Oct 04 2011
For some reason, I thought Dexter wasn’t coming back until the spring, so imagine my surprise when I learned I’d get to see it this weekend instead. I usually only review one show at a time, but with Breaking Bad and Dexter overlapping for a week or two, I think I can manage the pair of them for a bit.
There’s just something about this show that has an irresistible draw to it. Not many shows can inspire this sort of fervor after six seasons, but I’ll be the first to line up and say that season five was incredible, and I’ve no reason to lose faith now.
The premiere showed us a Miami a year after the events of last season, which means that for the most part, the slate has largely been wiped clean in a lot of ways, with Dexter not under suspicion from anyone, and LaGuerta and Batista even now being divorced. The pilot was in effect a fairly standard Dexter premiere with few surprises. I’m not saying that as an insult, but in examining its structure and you’ll see that’s the case.
Dexter expands his code to include douchebags.

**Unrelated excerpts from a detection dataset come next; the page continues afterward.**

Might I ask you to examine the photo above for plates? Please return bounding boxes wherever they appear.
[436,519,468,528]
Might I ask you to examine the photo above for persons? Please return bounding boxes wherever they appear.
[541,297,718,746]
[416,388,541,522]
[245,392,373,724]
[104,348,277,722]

Dexter goes into “procedural” mode by spending the episode tracking down one specific killer, this time an old football jock who killed his wife. Has Dexter abandoned his whole “must kill serial killers” thing and now any old murderer will suffice? I mean, it’s the same principle, but that was sort of his bag, and a lot more people probably qualify under those rules.
Interspersed throughout the episode was a look at the looming threat of this season, the dynamic (and strangely paired) duo of Edward James Olmos and Colin Hanks as a pair of religiously inspired killers who have elaborate rituals that appear to be part of some master plan.
Religion was a heavy, heavy theme of this episode, as it dominated the small talk, the new serial killers’ mantra, and hell, even worked its way into Dexter’s procedural kill at the end. Presumably it will be a big focus of the season, as these killers on first glance appear to believe they’re on a mission from God or something of the sort. All we can really do now is speculate as to their motives, and I’m wondering what their non-killer alter egos will be, and if they’ll directly interact with Dexter with him not knowing their secret for a time, as usually tends to happen with these killers. I would assume yes, but it is rare that we get to see things so directly from the killer’s perspective this early. Why is the show letting us in on these guys so soon? And Colin Hanks kill that guy with a f*cking Roman gladiator sword?
Seriously, what is that thing?
After one episode, you can begin to see some of the subplots start to unfold. Undoubtedly there will be some romantic tension between Dexter and Angel’s sort-of-hot-but-nothing-too-special sister, but she seems like a pretty standard straightforward character at the moment. I thought there might be more to Dexter’s Irish nanny last season, but that never panned out, and perhaps Angel’s sister won’t either and just be a standard fling for him.
Quinn has moved on from suspecting Dexter of shadiness a year ago, and wants to propose to Deb, but is interrupted by a crazed gunman. Don’t you just hate it when that happens? What are the odds? Deb takes him down with patrons wielding cameraphones everywhere, and I’m guessing her being some sort of newfound “hero cop” will now be a plot point, and will probably drive a wedge between her and Quinn.
Part of the fun of Dexter is all about guessing what’s going to happen, but it’s a bit hard to imagine when you’re only an hour into the season. I like Hanks and Olmos as actors, so I’ll be curious to see what they can do, but I hope their characters are a bit a deeper than “weirdo religious nuts,” and I presume they will be, as this show is usually well written enough to give both its heroes and villains dimension.
What’s your story, crazy people?
Lastly, hearing Dexter orgasm is probably in the top ten awkward moments of the show, with the other nine being Masuka-related.